#### Brief:
A word-for-word printout of the listing below is needed.

========

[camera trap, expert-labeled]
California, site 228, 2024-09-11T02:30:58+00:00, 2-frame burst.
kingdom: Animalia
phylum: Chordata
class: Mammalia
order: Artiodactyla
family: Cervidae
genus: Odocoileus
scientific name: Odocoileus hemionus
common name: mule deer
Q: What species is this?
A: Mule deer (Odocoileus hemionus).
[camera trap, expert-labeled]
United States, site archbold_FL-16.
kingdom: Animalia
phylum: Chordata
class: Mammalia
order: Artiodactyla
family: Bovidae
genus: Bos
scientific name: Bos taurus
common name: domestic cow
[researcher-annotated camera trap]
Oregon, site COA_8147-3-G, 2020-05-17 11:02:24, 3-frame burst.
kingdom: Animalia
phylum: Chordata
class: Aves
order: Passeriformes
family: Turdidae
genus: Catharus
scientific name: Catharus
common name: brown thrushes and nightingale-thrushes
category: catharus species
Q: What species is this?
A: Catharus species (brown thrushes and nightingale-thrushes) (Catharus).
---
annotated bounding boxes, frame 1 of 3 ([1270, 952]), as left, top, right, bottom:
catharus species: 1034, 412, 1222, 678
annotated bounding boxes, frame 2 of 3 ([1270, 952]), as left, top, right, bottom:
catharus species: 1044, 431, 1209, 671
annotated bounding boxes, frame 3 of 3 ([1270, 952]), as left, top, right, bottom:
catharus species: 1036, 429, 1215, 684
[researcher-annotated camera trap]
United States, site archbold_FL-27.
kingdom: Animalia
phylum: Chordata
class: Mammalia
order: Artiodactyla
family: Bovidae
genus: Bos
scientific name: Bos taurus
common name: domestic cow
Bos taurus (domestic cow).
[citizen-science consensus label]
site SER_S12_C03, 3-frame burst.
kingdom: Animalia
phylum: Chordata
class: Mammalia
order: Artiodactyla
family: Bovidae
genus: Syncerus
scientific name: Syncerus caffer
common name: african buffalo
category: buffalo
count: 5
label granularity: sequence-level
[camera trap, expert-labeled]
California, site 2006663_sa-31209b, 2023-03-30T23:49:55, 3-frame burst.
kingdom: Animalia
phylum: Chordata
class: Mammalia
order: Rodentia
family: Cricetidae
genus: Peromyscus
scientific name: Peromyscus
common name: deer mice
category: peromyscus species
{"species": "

========

#### Solution for this exercise:
[camera trap, expert-labeled]
California, site 228, 2024-09-11T02:30:58+00:00, 2-frame burst.
kingdom: Animalia
phylum: Chordata
class: Mammalia
order: Artiodactyla
family: Cervidae
genus: Odocoileus
scientific name: Odocoileus hemionus
common name: mule deer
Q: What species is this?
A: Mule deer (Odocoileus hemionus).
[camera trap, expert-labeled]
United States, site archbold_FL-16.
kingdom: Animalia
phylum: Chordata
class: Mammalia
order: Artiodactyla
family: Bovidae
genus: Bos
scientific name: Bos taurus
common name: domestic cow
[researcher-annotated camera trap]
Oregon, site COA_8147-3-G, 2020-05-17 11:02:24, 3-frame burst.
kingdom: Animalia
phylum: Chordata
class: Aves
order: Passeriformes
family: Turdidae
genus: Catharus
scientific name: Catharus
common name: brown thrushes and nightingale-thrushes
category: catharus species
Q: What species is this?
A: Catharus species (brown thrushes and nightingale-thrushes) (Catharus).
---
annotated bounding boxes, frame 1 of 3 ([1270, 952]), as left, top, right, bottom:
catharus species: 1034, 412, 1222, 678
annotated bounding boxes, frame 2 of 3 ([1270, 952]), as left, top, right, bottom:
catharus species: 1044, 431, 1209, 671
annotated bounding boxes, frame 3 of 3 ([1270, 952]), as left, top, right, bottom:
catharus species: 1036, 429, 1215, 684
[researcher-annotated camera trap]
United States, site archbold_FL-27.
kingdom: Animalia
phylum: Chordata
class: Mammalia
order: Artiodactyla
family: Bovidae
genus: Bos
scientific name: Bos taurus
common name: domestic cow
Bos taurus (domestic cow).
[citizen-science consensus label]
site SER_S12_C03, 3-frame burst.
kingdom: Animalia
phylum: Chordata
class: Mammalia
order: Artiodactyla
family: Bovidae
genus: Syncerus
scientific name: Syncerus caffer
common name: african buffalo
category: buffalo
count: 5
label granularity: sequence-level
[camera trap, expert-labeled]
California, site 2006663_sa-31209b, 2023-03-30T23:49:55, 3-frame burst.
kingdom: Animalia
phylum: Chordata
class: Mammalia
order: Rodentia
family: Cricetidae
genus: Peromyscus
scientific name: Peromyscus
common name: deer mice
category: peromyscus species
{"species": "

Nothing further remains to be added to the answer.